El Equilibrio Imposible: Derechos Humanos vs. Restauración del Orden
Aquí radica el mayor reto ético y legal de los cuerpos antidisturbios. La protesta pacífica no es un crimen; es un Derecho Humano fundamental recogido en el Artículo 20 de la Declaración Universal y blindado en todas las constituciones modernas.
Sin embargo, el derecho a la vida, a la integridad física de los viandantes, y la protección de infraestructuras críticas también lo son. Cuando una protesta muta en un disturbio (violencia generalizada, saqueos, incendios), la asamblea pierde su estatus de protección legal.

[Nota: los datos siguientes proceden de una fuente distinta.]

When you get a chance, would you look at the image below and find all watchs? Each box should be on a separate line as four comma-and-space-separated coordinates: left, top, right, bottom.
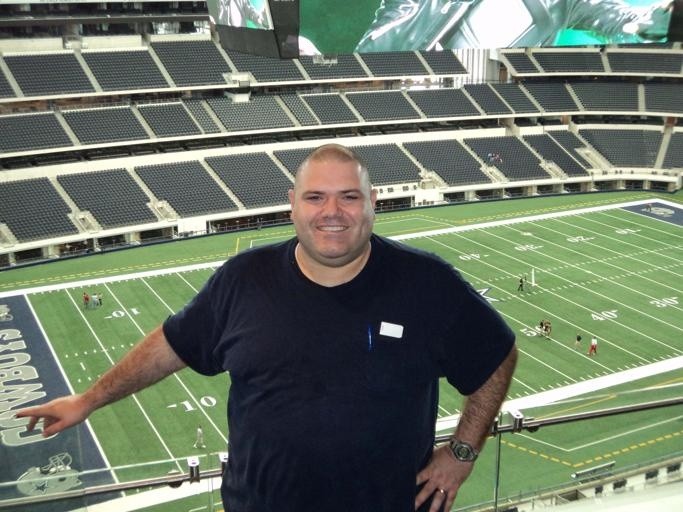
448, 432, 478, 467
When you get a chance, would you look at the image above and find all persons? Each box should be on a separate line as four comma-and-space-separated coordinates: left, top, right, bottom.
193, 424, 209, 449
82, 291, 104, 308
537, 318, 553, 337
12, 142, 519, 512
517, 278, 524, 292
574, 333, 584, 350
588, 335, 598, 357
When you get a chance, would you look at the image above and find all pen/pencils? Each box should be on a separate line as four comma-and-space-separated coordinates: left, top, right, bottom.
367, 323, 375, 353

Para garantizar que los agentes no crucen la línea hacia el abuso de poder, los protocolos modernos han implementado mecanismos de Trazabilidad y Rendición de Cuentas (Accountability):
- Identificación visible: Obligación de llevar el número de placa (NUP/TIP) en letras grandes en la espalda y el casco, incluso por encima de la armadura ignífuga.

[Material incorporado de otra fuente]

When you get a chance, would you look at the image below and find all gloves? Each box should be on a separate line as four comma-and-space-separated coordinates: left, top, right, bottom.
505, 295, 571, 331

- Cámaras corporales (Bodycams): Cada vez más habituales en los cascos o pechos de los jefes de grupo. Graban desde el punto de vista del agente, protegiendo tanto al ciudadano de abusos como al policía de denuncias falsas.
- Trazabilidad de munición: Las escopetas lanzagases o de foam están numeradas, y cada disparo que se realiza en un operativo debe quedar registrado en un acta posterior, justificando la hora, el lugar y el motivo del disparo.